In any case, when you set a stone directly in metal clay, you must remember that metal clay shrinks. If the stone has nothing to hold it in place, it can be spit out like a watermelon seed.
Also, if there is any metal clay dust whatsoever on the stone when it is fired, the dust will adhere to the stone, turning it cloudy. Once it is fired, the cloudiness is impossible to remove. However, the dust can be removed, pre-firing, using a cotton swab and denatured alcohol. Just be sure you get every last drop of the dust!
The other options listed below require you to set the stone after the metal clay has fired. This has the advantage that you can use any stone you like. For example, the stones in the photograph above are vesuvianite. Vesuvianite will not fire. However, it can be incorporated post-firing.
Prongs. Prong settings that can be directly fired with metal clay are commercially available. Follow package directions, and things will generally work. However, most of these settings are not strong enough for rings. That means, as a metal clay artist, you will be limited to jewelry that will take less stress than rings.

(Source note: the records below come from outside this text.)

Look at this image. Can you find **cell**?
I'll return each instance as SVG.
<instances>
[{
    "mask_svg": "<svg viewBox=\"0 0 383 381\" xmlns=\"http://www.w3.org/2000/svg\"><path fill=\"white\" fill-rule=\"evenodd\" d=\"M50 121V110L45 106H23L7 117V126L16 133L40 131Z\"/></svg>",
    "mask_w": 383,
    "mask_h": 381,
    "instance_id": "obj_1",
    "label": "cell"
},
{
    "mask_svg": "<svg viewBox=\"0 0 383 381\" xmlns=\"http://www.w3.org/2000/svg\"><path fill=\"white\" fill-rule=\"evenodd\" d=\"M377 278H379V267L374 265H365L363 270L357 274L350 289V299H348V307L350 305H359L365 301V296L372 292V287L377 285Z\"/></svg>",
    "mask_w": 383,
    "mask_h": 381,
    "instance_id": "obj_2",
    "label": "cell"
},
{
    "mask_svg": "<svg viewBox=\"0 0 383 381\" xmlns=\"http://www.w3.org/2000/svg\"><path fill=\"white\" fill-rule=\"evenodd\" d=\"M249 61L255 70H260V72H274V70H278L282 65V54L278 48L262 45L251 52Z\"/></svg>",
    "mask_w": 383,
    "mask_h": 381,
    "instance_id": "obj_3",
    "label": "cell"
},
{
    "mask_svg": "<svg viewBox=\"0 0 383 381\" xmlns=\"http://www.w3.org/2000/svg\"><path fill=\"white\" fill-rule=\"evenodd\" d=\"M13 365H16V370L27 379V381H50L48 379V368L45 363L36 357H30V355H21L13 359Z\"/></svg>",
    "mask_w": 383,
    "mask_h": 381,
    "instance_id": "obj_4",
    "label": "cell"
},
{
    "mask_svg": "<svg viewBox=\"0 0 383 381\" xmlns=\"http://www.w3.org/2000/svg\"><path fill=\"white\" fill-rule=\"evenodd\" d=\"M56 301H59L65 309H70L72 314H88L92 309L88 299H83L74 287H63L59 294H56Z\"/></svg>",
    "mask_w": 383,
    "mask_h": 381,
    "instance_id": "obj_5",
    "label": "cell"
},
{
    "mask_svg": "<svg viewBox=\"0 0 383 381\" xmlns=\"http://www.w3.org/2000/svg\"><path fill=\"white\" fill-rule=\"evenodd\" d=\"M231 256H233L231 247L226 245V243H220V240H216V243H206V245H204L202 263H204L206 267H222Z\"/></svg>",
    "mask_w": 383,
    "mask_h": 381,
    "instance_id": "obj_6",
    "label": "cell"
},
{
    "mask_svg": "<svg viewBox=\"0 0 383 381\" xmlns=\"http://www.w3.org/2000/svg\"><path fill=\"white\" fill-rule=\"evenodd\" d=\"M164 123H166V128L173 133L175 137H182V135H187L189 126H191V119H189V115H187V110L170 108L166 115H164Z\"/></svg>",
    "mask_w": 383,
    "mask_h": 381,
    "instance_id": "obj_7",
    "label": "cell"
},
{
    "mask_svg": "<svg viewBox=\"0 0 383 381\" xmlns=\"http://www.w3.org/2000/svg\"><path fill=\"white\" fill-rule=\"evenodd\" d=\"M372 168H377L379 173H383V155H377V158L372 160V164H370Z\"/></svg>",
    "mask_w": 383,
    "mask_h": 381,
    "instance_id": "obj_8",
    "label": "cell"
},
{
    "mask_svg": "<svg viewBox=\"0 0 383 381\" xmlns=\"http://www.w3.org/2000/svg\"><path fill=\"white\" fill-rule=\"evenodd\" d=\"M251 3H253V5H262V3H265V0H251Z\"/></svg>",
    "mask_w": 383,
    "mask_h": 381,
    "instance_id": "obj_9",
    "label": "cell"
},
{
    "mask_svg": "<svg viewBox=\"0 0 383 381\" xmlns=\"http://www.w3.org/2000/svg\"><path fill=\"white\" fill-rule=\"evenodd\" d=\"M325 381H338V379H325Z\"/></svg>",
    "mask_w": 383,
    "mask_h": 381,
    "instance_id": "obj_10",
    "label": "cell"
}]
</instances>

Wire settings. It is possible to embed jewelry grade wire in metal clay (warning: if you use copper, be sure it is jewelry grade, not from the hardware store) (second warning: be very careful about mixing fine silver and sterling silver — sometimes it works and sometimes it doesn’t). If you make sure that the wire is bent over so it has ‘feet’ for the metal clay to grab onto as it shrinks, you can firmly attach the wire. The wire can then be bent over stones to produce a sort of wire-wrapping.
Bezel wire. Bezel wire is flat wide wire used to make bezels. Some of it has prongs, or ‘feet’, that prevent the metal clay from shrinking out of shape. Some does not. If you use the prong type bezel wire, you need only form a bezel of the size and shape of your stone. If you use the other type, you must calculate and account for shrinkage. This might be your only option with an irregularly shaped stone.
Note that bezel wire must be bent to firmly grasp the stone. This is quite easy, if you use a metal burnisher.
Bezel cup. Bezel cups are cups, of the same metal as the clay, that are of the size of the stone to be fired. Like bezel wire, the edge of the cup must be bent to grasp the stone. Like bezel wire, this is easy with a metal burnisher.